2. We didn’t mean to mess up on the discovery. The government says it doesn’t seek to make “excuses” while asserting that “There are many reasons for these errors” in providing evidence to the defense before the trial. The prosecution's filing does not discuss or elaborate on those "many reasons." Knowing that a belief by the court that the trial prosecutors showed bad faith in the handling of discovery makes it particularly likely that the convictions will go away, however, the Department of Justice wants the court to know that those “many reasons” do not include any malice on the part of the original government lawyers. Accordingly, the Department of Justice stresses that Kohring’s lawyers are long on “overheated rhetoric” alleging that the government’s original lawyers intentionally withheld evidence but have not pointed to any evidence of “any plot to violate his rights.”
3. Even though we made some “mistakes,” we have sure cleaned up our act now. While acknowledging the “missteps” made in this case, the government insists that the failures have resulted in reforms. “In an effort to avoid these problems in the future, the Department has taken significant steps to establish clear guidelines and better training” for all federal prosecutors in the handling of discovery. Specifically, the reforms triggered by last year’s high-profile collapse of the prosecution of former U.S. Sen. Ted Stevens include improved training and the promulgation of more discovery policies within the Department. The government wants the court to believe that there is no need to deter future misconduct by dismissing this case, because the Department of Justice’s post-Stevens reforms will prevent that misconduct.

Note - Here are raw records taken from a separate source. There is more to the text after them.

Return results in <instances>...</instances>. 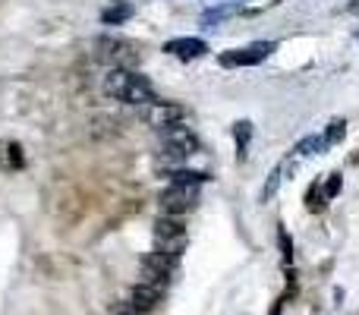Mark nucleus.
<instances>
[{
  "instance_id": "1",
  "label": "nucleus",
  "mask_w": 359,
  "mask_h": 315,
  "mask_svg": "<svg viewBox=\"0 0 359 315\" xmlns=\"http://www.w3.org/2000/svg\"><path fill=\"white\" fill-rule=\"evenodd\" d=\"M107 98H117V101H129V105H157L161 98L155 95V85L145 79L142 73L135 69H111L101 83Z\"/></svg>"
},
{
  "instance_id": "2",
  "label": "nucleus",
  "mask_w": 359,
  "mask_h": 315,
  "mask_svg": "<svg viewBox=\"0 0 359 315\" xmlns=\"http://www.w3.org/2000/svg\"><path fill=\"white\" fill-rule=\"evenodd\" d=\"M195 149H199V139L186 123H171L161 129V158H167V164H177L183 158L195 155Z\"/></svg>"
},
{
  "instance_id": "3",
  "label": "nucleus",
  "mask_w": 359,
  "mask_h": 315,
  "mask_svg": "<svg viewBox=\"0 0 359 315\" xmlns=\"http://www.w3.org/2000/svg\"><path fill=\"white\" fill-rule=\"evenodd\" d=\"M186 249V227L173 215H161L155 221V252L180 259V252Z\"/></svg>"
},
{
  "instance_id": "4",
  "label": "nucleus",
  "mask_w": 359,
  "mask_h": 315,
  "mask_svg": "<svg viewBox=\"0 0 359 315\" xmlns=\"http://www.w3.org/2000/svg\"><path fill=\"white\" fill-rule=\"evenodd\" d=\"M95 57L98 61L111 63V69H133L139 63V54H135L133 41H123V38H98L95 41Z\"/></svg>"
},
{
  "instance_id": "5",
  "label": "nucleus",
  "mask_w": 359,
  "mask_h": 315,
  "mask_svg": "<svg viewBox=\"0 0 359 315\" xmlns=\"http://www.w3.org/2000/svg\"><path fill=\"white\" fill-rule=\"evenodd\" d=\"M271 51H277L274 41H255V45H249V47H233V51H224L221 57H217V63L227 67V69H233V67H255V63H262Z\"/></svg>"
},
{
  "instance_id": "6",
  "label": "nucleus",
  "mask_w": 359,
  "mask_h": 315,
  "mask_svg": "<svg viewBox=\"0 0 359 315\" xmlns=\"http://www.w3.org/2000/svg\"><path fill=\"white\" fill-rule=\"evenodd\" d=\"M161 208L167 211V215H173V218H180V215H186V211L195 208V202H199V186H171L161 193Z\"/></svg>"
},
{
  "instance_id": "7",
  "label": "nucleus",
  "mask_w": 359,
  "mask_h": 315,
  "mask_svg": "<svg viewBox=\"0 0 359 315\" xmlns=\"http://www.w3.org/2000/svg\"><path fill=\"white\" fill-rule=\"evenodd\" d=\"M161 300H164V290H157V287H149V284H135L133 293H129V306H133V312H155L157 306H161Z\"/></svg>"
},
{
  "instance_id": "8",
  "label": "nucleus",
  "mask_w": 359,
  "mask_h": 315,
  "mask_svg": "<svg viewBox=\"0 0 359 315\" xmlns=\"http://www.w3.org/2000/svg\"><path fill=\"white\" fill-rule=\"evenodd\" d=\"M164 51L171 57H180V61H195V57L208 54V45H205L202 38H171L164 45Z\"/></svg>"
},
{
  "instance_id": "9",
  "label": "nucleus",
  "mask_w": 359,
  "mask_h": 315,
  "mask_svg": "<svg viewBox=\"0 0 359 315\" xmlns=\"http://www.w3.org/2000/svg\"><path fill=\"white\" fill-rule=\"evenodd\" d=\"M183 117H186V107L167 105V101H157V105H151V111H149V120L161 129L171 127V123H183Z\"/></svg>"
},
{
  "instance_id": "10",
  "label": "nucleus",
  "mask_w": 359,
  "mask_h": 315,
  "mask_svg": "<svg viewBox=\"0 0 359 315\" xmlns=\"http://www.w3.org/2000/svg\"><path fill=\"white\" fill-rule=\"evenodd\" d=\"M237 13H243V3H217V7L205 10L199 23H202V29H217V25L227 23V19Z\"/></svg>"
},
{
  "instance_id": "11",
  "label": "nucleus",
  "mask_w": 359,
  "mask_h": 315,
  "mask_svg": "<svg viewBox=\"0 0 359 315\" xmlns=\"http://www.w3.org/2000/svg\"><path fill=\"white\" fill-rule=\"evenodd\" d=\"M167 180L171 186H202L211 177L205 171H167Z\"/></svg>"
},
{
  "instance_id": "12",
  "label": "nucleus",
  "mask_w": 359,
  "mask_h": 315,
  "mask_svg": "<svg viewBox=\"0 0 359 315\" xmlns=\"http://www.w3.org/2000/svg\"><path fill=\"white\" fill-rule=\"evenodd\" d=\"M233 139H237V158L243 161V158H246V149H249V139H252V123L249 120L233 123Z\"/></svg>"
},
{
  "instance_id": "13",
  "label": "nucleus",
  "mask_w": 359,
  "mask_h": 315,
  "mask_svg": "<svg viewBox=\"0 0 359 315\" xmlns=\"http://www.w3.org/2000/svg\"><path fill=\"white\" fill-rule=\"evenodd\" d=\"M129 16H133V7H129V3H117V7H107L105 13H101V23L105 25H120V23H127Z\"/></svg>"
},
{
  "instance_id": "14",
  "label": "nucleus",
  "mask_w": 359,
  "mask_h": 315,
  "mask_svg": "<svg viewBox=\"0 0 359 315\" xmlns=\"http://www.w3.org/2000/svg\"><path fill=\"white\" fill-rule=\"evenodd\" d=\"M328 149V142H325V135H306V139H299L296 142V155H322V151Z\"/></svg>"
},
{
  "instance_id": "15",
  "label": "nucleus",
  "mask_w": 359,
  "mask_h": 315,
  "mask_svg": "<svg viewBox=\"0 0 359 315\" xmlns=\"http://www.w3.org/2000/svg\"><path fill=\"white\" fill-rule=\"evenodd\" d=\"M325 202H328V199H325V189L318 186V183H312V186H309V193H306V208L309 211H322Z\"/></svg>"
},
{
  "instance_id": "16",
  "label": "nucleus",
  "mask_w": 359,
  "mask_h": 315,
  "mask_svg": "<svg viewBox=\"0 0 359 315\" xmlns=\"http://www.w3.org/2000/svg\"><path fill=\"white\" fill-rule=\"evenodd\" d=\"M347 135V120H331L328 129H325V142L328 145H337L340 139Z\"/></svg>"
},
{
  "instance_id": "17",
  "label": "nucleus",
  "mask_w": 359,
  "mask_h": 315,
  "mask_svg": "<svg viewBox=\"0 0 359 315\" xmlns=\"http://www.w3.org/2000/svg\"><path fill=\"white\" fill-rule=\"evenodd\" d=\"M277 243H281V255H284V262L290 265V259H293V243H290V233H287L284 227L277 230Z\"/></svg>"
},
{
  "instance_id": "18",
  "label": "nucleus",
  "mask_w": 359,
  "mask_h": 315,
  "mask_svg": "<svg viewBox=\"0 0 359 315\" xmlns=\"http://www.w3.org/2000/svg\"><path fill=\"white\" fill-rule=\"evenodd\" d=\"M277 186H281V167H277V171H271L268 183H265V189H262V202H268L271 195L277 193Z\"/></svg>"
},
{
  "instance_id": "19",
  "label": "nucleus",
  "mask_w": 359,
  "mask_h": 315,
  "mask_svg": "<svg viewBox=\"0 0 359 315\" xmlns=\"http://www.w3.org/2000/svg\"><path fill=\"white\" fill-rule=\"evenodd\" d=\"M340 183H344V177H340V173H331L328 177V183H325V199H334L337 193H340Z\"/></svg>"
},
{
  "instance_id": "20",
  "label": "nucleus",
  "mask_w": 359,
  "mask_h": 315,
  "mask_svg": "<svg viewBox=\"0 0 359 315\" xmlns=\"http://www.w3.org/2000/svg\"><path fill=\"white\" fill-rule=\"evenodd\" d=\"M10 164L13 167H23V149H19V145H10Z\"/></svg>"
},
{
  "instance_id": "21",
  "label": "nucleus",
  "mask_w": 359,
  "mask_h": 315,
  "mask_svg": "<svg viewBox=\"0 0 359 315\" xmlns=\"http://www.w3.org/2000/svg\"><path fill=\"white\" fill-rule=\"evenodd\" d=\"M120 315H139V312H120Z\"/></svg>"
},
{
  "instance_id": "22",
  "label": "nucleus",
  "mask_w": 359,
  "mask_h": 315,
  "mask_svg": "<svg viewBox=\"0 0 359 315\" xmlns=\"http://www.w3.org/2000/svg\"><path fill=\"white\" fill-rule=\"evenodd\" d=\"M237 3H243V0H237Z\"/></svg>"
}]
</instances>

4. Most importantly, the “mistakes” in the provision of discovery do not mean that Vic Kohring’s case should be dismissed, because the surveillance tapes of his interactions with Bill Allen prove that the former legislator is a criminal irrespective of any screw-ups in providing discovery. Once again, the government’s twin arguments are “The tapes trump” and “No harm, no foul.” The government asserts that the evidence against Kohring—particularly on the FBI’s tapes—was so strong that the ex-Republican lawmaker from Wasilla would have been convicted even if the defense had received all the materials that should have been turned over. The government particularly focuses on the meeting where Rep. Kohring asked former VECO CEO Bill Allen for help regarding his $17,000 credit card bill and ended up by getting cash from the powerbroker, ostensibly for an Easter gift for the legislator’s stepdaughter. This incident occurred in front of VECO VP Rick Smith in the infamous VECO-rented Suite 604 of the Baranof Hotel during the 2006 legislative session, and was all caught on videotape made by an FBI bug. The government points out that the most Kohring should get is a new trial, but with all its other problems in the “POLAR PEN” probe into Alaska public corruption the prosecution particularly does not want to re-try this case. The government’s position is summarized thusly: “Kohring was a corrupt public official who betrayed the public trust in exchange for cash handed to him by businessmen seeking to buy his official acts, exchanges captured on tape for the jury.”
The defense gets the final word on this motion before U.S. District Judge John Sedwick will make his decision. The judge has already rejected the similar arguments made by former State Rep. Pete Kott (R.-Eagle River).